Result: 67 appears twice, 35 appears once → Final answer: 67 ✓

Implementation

import asyncio
from collections import Counter

async def self_consistency(model, prompt, n_samples=5, temperature=0.7):
    """Generate N reasoning paths and return the majority answer."""
    responses = await asyncio.gather(*[
        model.generate(prompt, temperature=temperature, max_tokens=500)
        for _ in range(n_samples)
    ])

    # Extract final answers from reasoning paths
    answers = [extract_final_answer(r) for r in responses]

    # Majority vote
    counts = Counter(answers)
    best_answer, votes = counts.most_common(1)[0]
    confidence = votes / n_samples

    return {
        "answer": best_answer,
        "confidence": confidence,
        "all_answers": answers,
        "reasoning_paths": responses
    }

def extract_final_answer(text: str) -> str:
    """Extract the final answer from a reasoning chain.
    Looks for patterns like 'The answer is X' or 'Therefore, X'."""
    import re
    patterns = [
        r'(?:answer is|therefore|conclusion:)\s*(.+)',
        r'(?:^|\n)(\d+)\s*$'  # Last line is just a number
    ]
    for pattern in patterns:
        matches = re.findall(pattern, text.lower())
        if matches:
            return matches[-1].strip()
    return text.strip().split('\n')[-1]

Aggregation Strategies

MethodHow It WorksBest For
Majority voteCount exact answer matchesDiscrete answers (numbers, categories)
Weighted voteWeight by reasoning chain quality scoreWhen you have a confidence evaluator
Span extractionFind overlapping answer spans across responsesFree-text answers
LLM aggregatorAsk another LLM call to synthesize all pathsComplex multi-faceted answers

Temperature and Sampling

Temperature controls diversity. Higher = more diverse paths, but also more noise.

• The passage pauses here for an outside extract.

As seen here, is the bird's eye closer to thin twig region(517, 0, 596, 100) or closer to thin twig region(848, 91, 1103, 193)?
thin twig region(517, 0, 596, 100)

TemperatureDiversityAccuracy ImpactBest For
0.0DeterministicNo gain (same path each time)Never use for self-consistency
0.3-0.5Low diversitySmall gainsSimple arithmetic
0.5-0.7Moderate diversityBest balanceMost reasoning tasks
0.7-1.0High diversityRisk of noise overwhelming signalComplex open-ended reasoning

When Self-Consistency Helps

Strong gains on:

  • Arithmetic reasoning (GSM8K, MATH datasets)
  • Commonsense reasoning (StrategyQA, CommonsenseQA)
  • Symbolic reasoning (date arithmetic, logical deduction)

Weak or no gains on:

  • Factual recall (the model either knows it or doesn't)
  • Simple classification (paths all converge to same answer)
  • Tasks where the model is fundamentally wrong 100% of the time
  • Creative writing (no single "correct" answer)

Cost Analysis

Self-consistency multiplies token costs linearly. Every sample is a full API call.

SamplesRelative CostTypical Accuracy Gain
1 (baseline)1x-
33x+10-15%
55x+15-20%
1010x+20-25% (diminishing returns beyond 10)

When the cost is worth it:

  • High-stakes decisions where accuracy matters more than cost
  • Automated pipelines where you can batch process
  • One-time analysis tasks (research, legal review)

Combining With Other Techniques

Self-consistency wraps around other prompting strategies — it's not a replacement.

  • CoT + Self-Consistency: The standard combination. Generate CoT chains, vote on answers.
  • ToT + Self-Consistency: Generate multiple trees, vote on final root nodes.
  • Few-Shot + Self-Consistency: Use few-shot examples to improve individual path quality, then vote.